For a minute, no one moved. Then twenty-four-year-old machinist mate Fritz Dagg stepped forward. “I do not want anyone wrongly accused,” he said. “I stole the ham.”
Neuerburg motioned Dagg to his quarters. The crew dreaded the punishment Neuerburg was certain to impose on the well-liked Dagg. A few minutes later, Dagg emerged from Neuerburg’s quarters. Neuerburg had not punished him. Instead, the commander told the crew to go about its business. The boat exhaled. Guschewski admired the decision. He believed Neuerburg appreciated that Dagg felt sick about the theft, and he also knew that Dagg—an excellent crewman—could not perform properly if further embarrassed. The men welcomed Dagg back to the fold. No one was angry with him. The war was growing more hopeless, but at least everyone had enough to eat.
By late October,
U-869
’s crew knew that its maiden war patrol was just a week or two away. Brandt took a one-day leave to visit his family in Zinten. His father gathered the family in the living room and prayed. Siegfried was dressed in his full officer’s uniform—he had not even brought along a change of clothes. Snow fell thick outside the window. Otto Brandt asked for peace and the safe return of his sons Siegfried and Norbert. He asked for a time like the one that now seemed from another life, a time when his family could eat and sing and wake up at ease together.
Brandt returned to
U-869.
He was entitled to several more days of home leave. Instead, he gave his remaining share to married crewmen so that they might spend more time with their families. While these men were away, he sat in his tiny bunk aboard the sub and wrote letters to his family.
“I learned yesterday,” Brandt wrote in one such letter, “that Fritz C., the radioman with whom I always met, did not return from his first war patrol. It was his first deployment at the front. Just a few weeks ago we sat together in a restaurant. That’s life—hard and inexorable.”
In mid-November, he enclosed two small photos of himself along with a short note that asked his family, “Please think of me.” In one photo, he was seated and asleep on the deck of
U-869,
his knees tucked into his chest, his back against the ship, his head bowed forward. Though his mother owned many photos of Siegfried, this was the only one that made her cry. When Hans-Georg asked why she wept at this picture, she told him that it was the way Siggi was sitting—it reminded her of a child, a baby, and even though Siggi was a proud warrior, she could still see her little boy in that picture.
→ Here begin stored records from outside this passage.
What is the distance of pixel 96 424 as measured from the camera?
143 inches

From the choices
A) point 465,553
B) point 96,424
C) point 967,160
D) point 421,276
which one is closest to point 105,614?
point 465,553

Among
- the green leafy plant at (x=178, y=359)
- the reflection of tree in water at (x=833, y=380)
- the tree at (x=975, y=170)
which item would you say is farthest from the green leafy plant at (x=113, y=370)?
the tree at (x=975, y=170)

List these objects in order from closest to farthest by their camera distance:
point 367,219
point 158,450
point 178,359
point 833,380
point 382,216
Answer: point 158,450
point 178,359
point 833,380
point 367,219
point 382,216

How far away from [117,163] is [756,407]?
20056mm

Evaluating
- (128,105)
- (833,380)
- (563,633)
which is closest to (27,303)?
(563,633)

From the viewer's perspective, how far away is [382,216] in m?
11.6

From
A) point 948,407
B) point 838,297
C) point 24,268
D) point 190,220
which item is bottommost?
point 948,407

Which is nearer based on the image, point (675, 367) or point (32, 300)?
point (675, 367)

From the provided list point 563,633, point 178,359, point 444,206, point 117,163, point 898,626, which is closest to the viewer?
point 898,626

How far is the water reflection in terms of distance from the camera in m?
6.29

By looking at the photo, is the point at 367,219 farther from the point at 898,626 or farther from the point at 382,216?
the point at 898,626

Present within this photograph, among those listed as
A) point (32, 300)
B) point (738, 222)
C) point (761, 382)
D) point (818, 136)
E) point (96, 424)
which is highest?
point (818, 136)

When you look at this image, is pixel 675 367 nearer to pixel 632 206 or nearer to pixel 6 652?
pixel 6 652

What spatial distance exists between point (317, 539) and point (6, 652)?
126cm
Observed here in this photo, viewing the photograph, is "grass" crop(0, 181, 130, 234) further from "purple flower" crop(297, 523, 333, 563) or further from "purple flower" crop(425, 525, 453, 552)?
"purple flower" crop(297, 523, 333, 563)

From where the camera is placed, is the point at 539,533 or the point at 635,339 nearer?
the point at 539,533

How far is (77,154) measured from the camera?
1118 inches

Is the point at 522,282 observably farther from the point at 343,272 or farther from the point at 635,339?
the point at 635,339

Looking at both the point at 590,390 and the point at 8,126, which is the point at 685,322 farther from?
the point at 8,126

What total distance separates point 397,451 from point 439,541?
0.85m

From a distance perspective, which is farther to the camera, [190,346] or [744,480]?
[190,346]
In late November, Brandt sent another letter to his family. It read:
By the time you receive my letter I will already have started my journey. . . . I am so glad I heard from Norbert—this way I have certainty. I wish Hans-Georg a happy birthday. I hope to be back home for his confirmation. I also wish all of you a merry and blessed and healthy Christmas and New Year. Christmas is a family celebration; even if this time it is only in my thoughts. By thinking of each other we can remember how nice it used to be. Please don’t forget me as you fold your hands, as we carry each other, let us look forward to our “
Wiedersehen.
”
As Brandt wrote his letters and
U-869
prepared for its maiden war patrol, Neuerburg made a final visit home. He had joined the U-boats for just such opportunities and since 1943 had made the most of them. Upon returning home he always removed his uniform and changed into civilian clothes, in order to turn back into a “
Mensch
”—a human being. Often he took his three-year-old son, Jürgen, sailing with him, towing him behind the boat in a safety ring and allowing him to pretend to be captain of the ship. On other occasions—to his wife’s horror and his son’s delight—he placed Jürgen in a small wagon attached to his bicycle, then pedaled as fast as he could. He loved to photograph Jürgen and his year-old daughter, Jutta, and he sent one of Jürgen’s shots to a baby-powder company for advertising consideration. At night, he and Erna, who had spent much of their marriage separated by his training, listened to music, talked, and fell more deeply in love. He never discussed training or the upcoming mission, except to say that
U-869
was manned by a fine and cohesive crew and that he admired First Officer Siegfried Brandt, not just for his professionalism but for the way in which he had become friend and comrade to the men. As he and Erna counted down the days until the U-boat’s first patrol, they added entries to their “Baby Daybook,” a diary they kept for Jürgen and Jutta. His final entry, written to Jürgen before
U-869
left on patrol, concluded this way:
A few days ago, mean “Tommy” [the English] dropped a lot of bombs and it was very loud. You were very quiet and you hid your little head under Mommy’s coat. Jutta used to laugh during explosions but she too was very still. It was a terrible night and as you said, many houses were destroyed. In our house too there was a terrible mess. Since then you don’t like to sleep alone and you want to go nighty-night with Mommy. Even you, my little rascal, are becoming aware of this terrible war.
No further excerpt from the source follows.